Serum concentration of gastrin, which reflects the extent of the inhibition of gastric acid secretion, was markedly elevated by the administration of low and high doses of rabeprazole and vonoprazan (Fig. 1A). There were significant differences in serum concentrations of gastrin between the 20 mg/kg rabeprazole-treated group and the 20 mg/ kg vonoprazan-treated group.

Figure 1

Changes in the small intestine microbiome and serum gastrin levels after administration of rabeprazole and vonoprazan. (A) Serum gastrin concentration in mice given rabeprazole (Rab), vonoprazan (Von) or vehicle. Serum gastric concentration was measured by a radioimmunoassay using the polyethylene glycol method, N = 7–8. **P < 0.01 compared to vehicle-treated mice. #P < 0.05, ##P < 0.01 compared to Rab 20 mg/kg administered group. (B) Total number of a wide variety of small intestinal bacterial strains in mice given Rab, Von or vehicle. Total number of bacterial strains were calculated based on the tuf gene copy number per gram of luminal contents of small intestine, N = 7–8. (C–E) Alpha-diversity, measured by Operational taxonomic unit (OTU) number (C), Shannon’s diversity index (D), and Chao1 index (E) of small intestinal lumen contents in mice given Rab, Von or vehicle, N = 7–8. *P < 0.05 compared to the OTU number, Shannon’s diversity index, and Chao1 index in vehicle-treated mice, respectively. (F,G) Principal coordinate analysis (PCoA) of unweighted (F) and weighted (G) UniFrac distances of small intestinal lumen contents.

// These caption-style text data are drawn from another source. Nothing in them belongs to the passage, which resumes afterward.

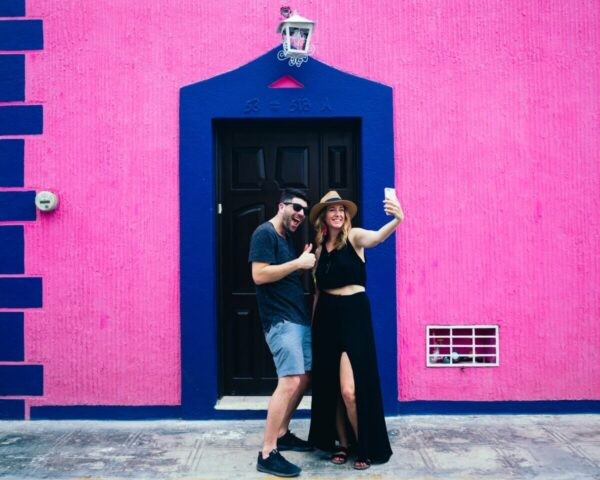 Scott and Megan from Bobo and ChiChi talk blogger burnout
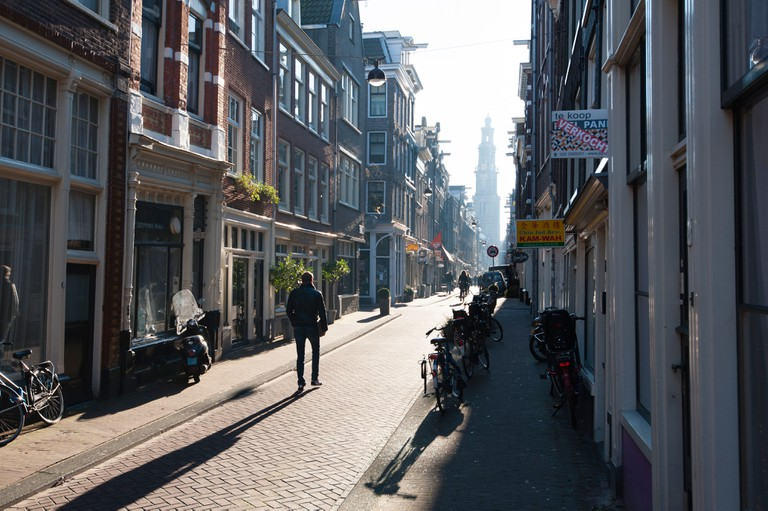 The Jordaan neighbourhood in Amsterdam has become a very trendy and arty area where also many expatriats choose to live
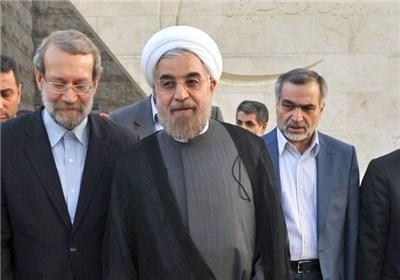 روحانی- لاریجانی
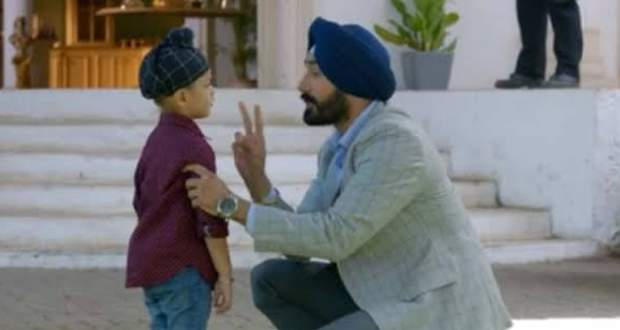 Choti Sardarni Future Gossips: Sarab & Meher to get a happy news
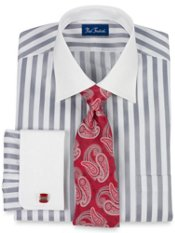 2-ply Cotton Bold Satin Stripe Windsor Collar French Cuff Trim Fit Dress Shirt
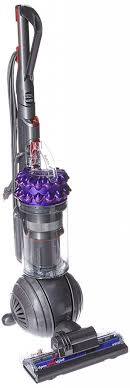dyson light ball animal reviews dyson cinetic big ball animal upright vacuum review canister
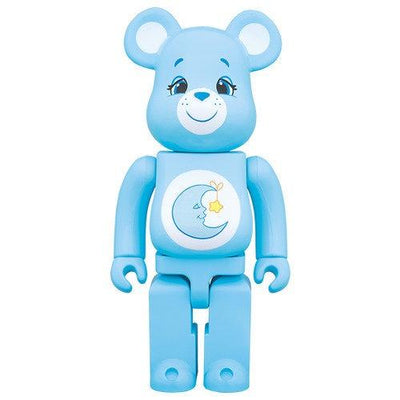 Bearbrick 400% Care Bears Bedtime Bear urban attitude
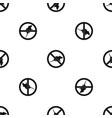 no rats sign pattern seamless black vector image vector image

A significant difference was not found in the tuf gene copy number, which reflects number of bacteria, in the small intestine between the drug administered groups and vehicle group (Fig. 1B). Rabeprazole administration increased OTU number, and vonoprazan administration tended to increase the OTU (p = 0.110) of the small intestinal microbiome (Fig. 1C). Shannon’s index and Chao index were also elevated by the administration of rabeprazole (Fig. 1D,E). Permutational multivariate analysis of variance (PERMANOVA) of the unweighted UniFrac distances showed significant differences between the vehicle- and vonoprazan- or rabeprazole-treated groups in the small intestine, while PERMANOVA of the weighted UniFrac distances showed significant differences between the vehicle- and rabeprazole (20 mg/kg)-treated groups (Fig. 1F,G and Table 1). These results suggest that rabeprazole and vonoprazan administration altered the small intestinal microbiome.

Table 1

PERMANOVA of unifrac distance in small intestine.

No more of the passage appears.